Furthermore, these policies are expensive, often costing more than $1,000 per year. If you have limited resources and assets, it might not make sense to buy one at all because Medicaid will pay your nursing home expenses.
However, if you have significant assets that you want to save from catastrophic long-term care costs, this type of insurance may be just the ticket. Each person must carefully evaluate their needs and then examine policies and prices to find a reasonable fit.
A good place to start your comparison shopping is with National Assn. of Life Underwriter’s long-term care survey. It’s free and was just updated last month. Send a large (9” x 12”), self-addressed, stamped (75 cents) envelope to: NALU, Dept. PR-KK, 1922 F Street, N.W., Washington, D.C. 20006.
Glossary of Care Terms
It’s hard to compare long-term care insurance policies if you don’t understand industry jargon--and few people do. Here are explanations of the terms you need to know.
Elimination period: The number of days that you must pay for your own care before your insurer pays. These are also sometimes called “deductible periods.” Generally, you can lower your annual premium by accepting a longer elimination period.

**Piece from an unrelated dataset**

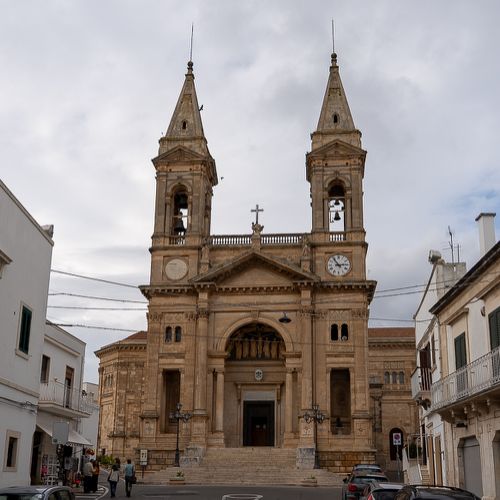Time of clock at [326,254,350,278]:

Benefit period: Most policies pay for a finite amount of time. The benefit period is the amount of time they’ll pay.
Maximum daily benefit: The most the insurer will pay for your care per day. These amounts range from about $40 to $200.
Medical necessity: Your doctor says you need it.
ADLs: Activities of daily living include bathing, dressing, transferring, ambulating, continence and feeding. Most policies say that if you lose your ability to complete a specific number of these activities, the insurer will pay for long-term help.
COLAs: Cost of living adjustments, also known as “inflation protection.” These increase your daily benefit by a fixed percentage each year, or by an amount that’s tied to the consumer price index. Getting a COLA rider can be expensive, but it could be worthwhile for someone who is relatively young--perhaps in their 50s or 60s--when they buy the policy.
Waiver of premium: When you are collecting benefits, you don’t need to pay premiums to keep your policy in force.
Bed reservation benefit: The insurer will pay to hold a nursing home bed for you if your stay is interrupted for a hospital stint.
Non-forfeiture: You get back part of your premium payments if you cancel the policy before using it.